------ Working data

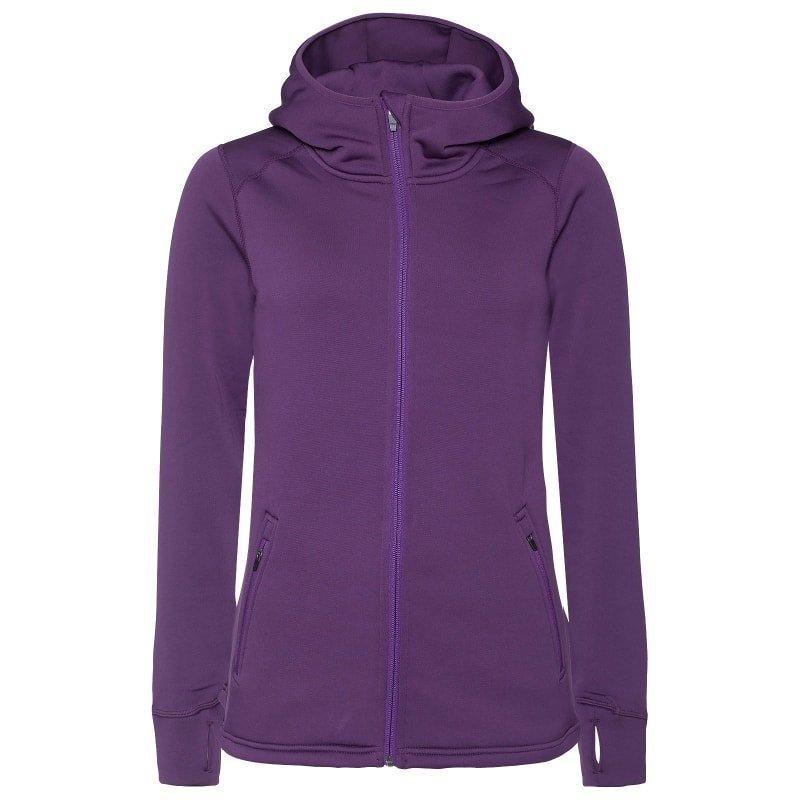 FÅK Oppland Women's Hood XL Plum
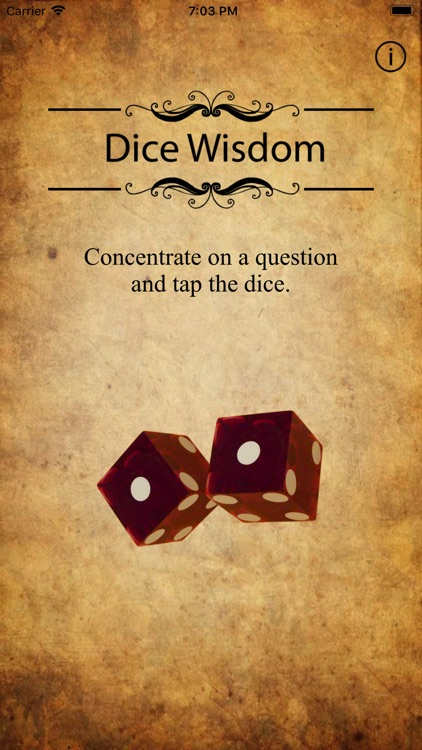 Dice Wisdom screenshot-0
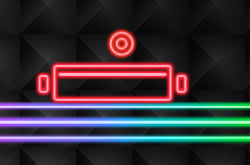 Neon Brick Breaker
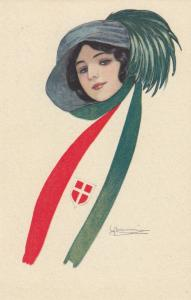 ART DECO ; Country Flag Scarf Girl #8 , 1910-30s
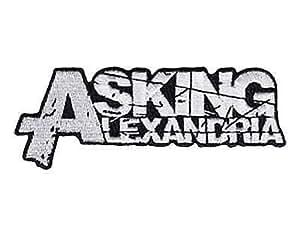 Amazon.com: ASKING ALEXANDRIA Logo Iron On Sew On Embroidered Patch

------------

Work required — Transcribe the data exactly, minus any images.

Solution to this problem —
 FÅK Oppland Women's Hood XL Plum
 Dice Wisdom screenshot-0
 Neon Brick Breaker
 ART DECO ; Country Flag Scarf Girl #8 , 1910-30s
 Amazon.com: ASKING ALEXANDRIA Logo Iron On Sew On Embroidered Patch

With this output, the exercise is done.